The do 'file' and require 'file' forms are carryovers from days long past when the *.pl file extension meant "Perl Library." The modern way of reusing code in Perl is to organize it into modules. Calling something a "module" instead of a "library" is just semantics, but the words mean distinctly different things in Perl culture. A library is just a collection of subroutines; a module provides a namespace, making it far more suitable for reuse.
use Module is the normal way of using code from a module. Note that Module is the package name as a bareword and not a quoted string containing a file name. Perl handles the translation from a package name to a file name for you. use statements happen at compile time and throw an exception if they fail. This means that if a module your code depends on isn't available or fails to load the error will be apparent immediately. Additionally, use automatically calls the import() method of the module if it has one which can save you a little typing.
require Module is like use Module except that it happens at runtime and does not automatically call the module's import() method. Normally you want to use use to fail early and predictably, but sometimes require is better. For example, require can be used to delay the loading of large modules which are only occasionally required or to make a module optional. (i.e. use the module if it's available but fall back on something else or reduce functionality if it isn't.)
Strictly speaking, the only difference between require Module and require 'file' is that the first form triggers the automatic translation from a package name like Foo::Bar to a file name like Foo/Bar.pm while the latter form expects a filename to start with. By convention, though, the first form is used for loading modules while the second form is used for loading libraries.

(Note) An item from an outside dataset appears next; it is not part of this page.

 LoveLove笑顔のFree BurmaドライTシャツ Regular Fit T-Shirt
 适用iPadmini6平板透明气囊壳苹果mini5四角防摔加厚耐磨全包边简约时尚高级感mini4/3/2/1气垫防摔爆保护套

There is a major preference for using use, because it happens at an earlier state BEGIN {} during compilation, and the errors tend to be propagated to the user at a more appropriate time. It also calls the sub import {} function which gives the caller control over the import process. This is something that is heavily used. You can get the same effect, by calling the specific namespace's import, but that requires you to know the name of the namespace, and the file, and to code the call to the subroutine... which is a lot more work. Conversely, use, just requires you to know the namespace, and then it requires the file with the matching namespace -- thus making the link between namespaces and files less of an conscious to the user.

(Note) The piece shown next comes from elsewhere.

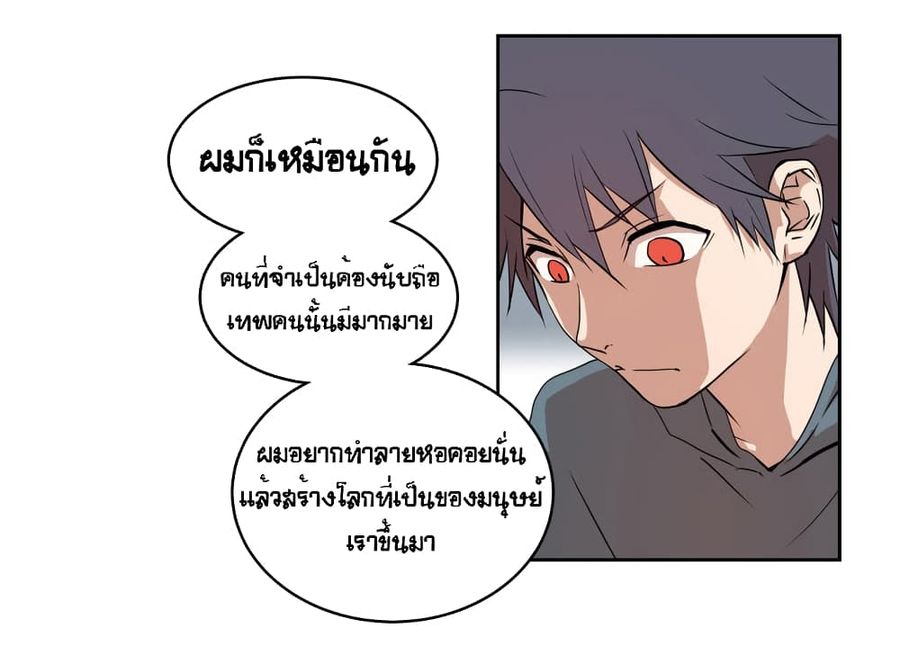 Devil Down Under ตอนที่ 26 หน้า 3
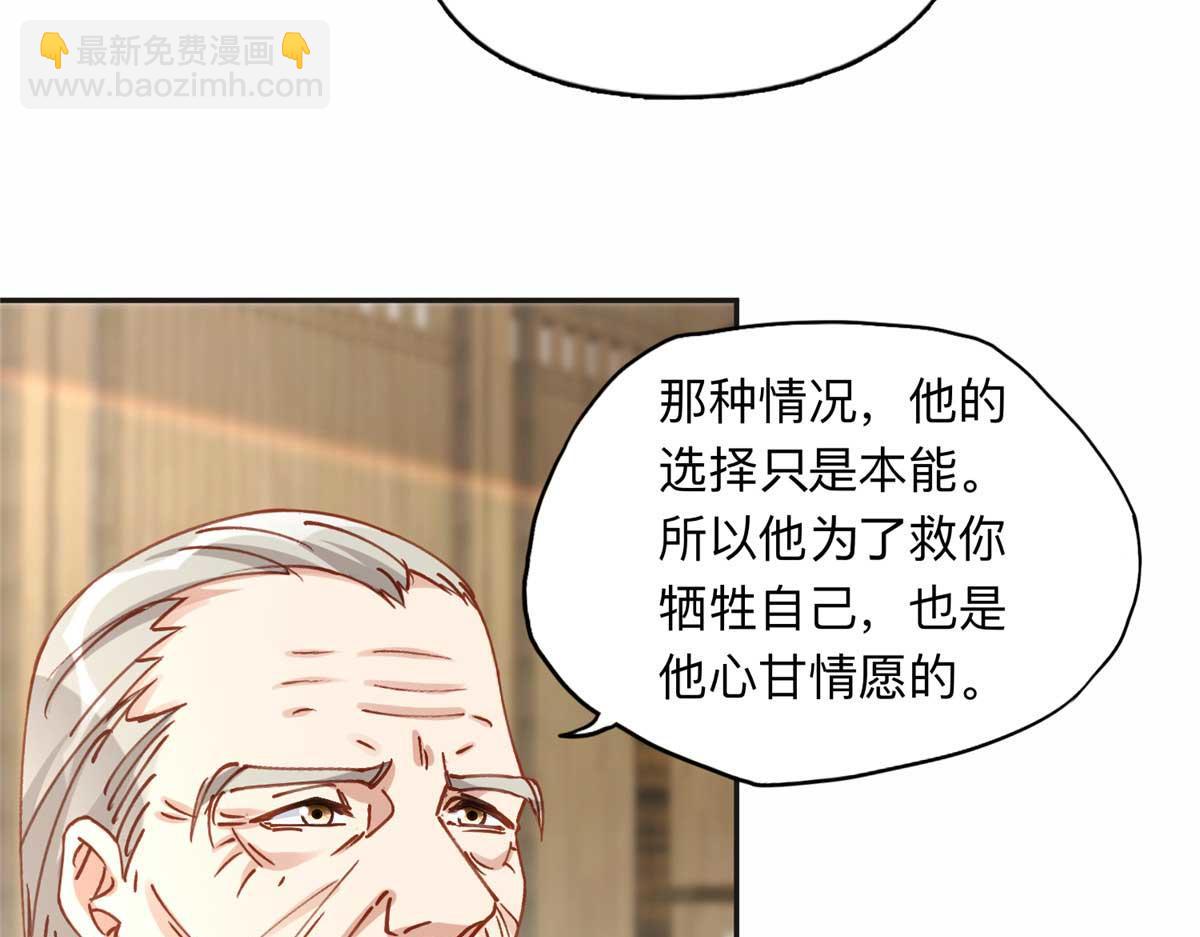 121 席氏要归我们了23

Read perldoc -f use, and perldoc -f require, for more information. Per perldoc -f use:
use is the same as BEGIN { require Module; Module->import( LIST ); } Which is just a lot more ugly.
The main difference is around import/export. use is preferred when you're making use of a module because it allows you to specify which routines you wish to import into your namespace :
use MyModule qw(foo bar baz); # allows foo(), bar() and baz() to be used
use MyModule qw(); # Requires explicit naming (e.g. MyModule::foo).
use also gives runs the module's import() procedure which is often used to set the module up.
See the perldoc for use for more detail.
Using use to module will include module during compile time which increases speed but uses more memory, whereas using require module will include during run time. Requiring a module without using import when needed uses less memory but reduces speed.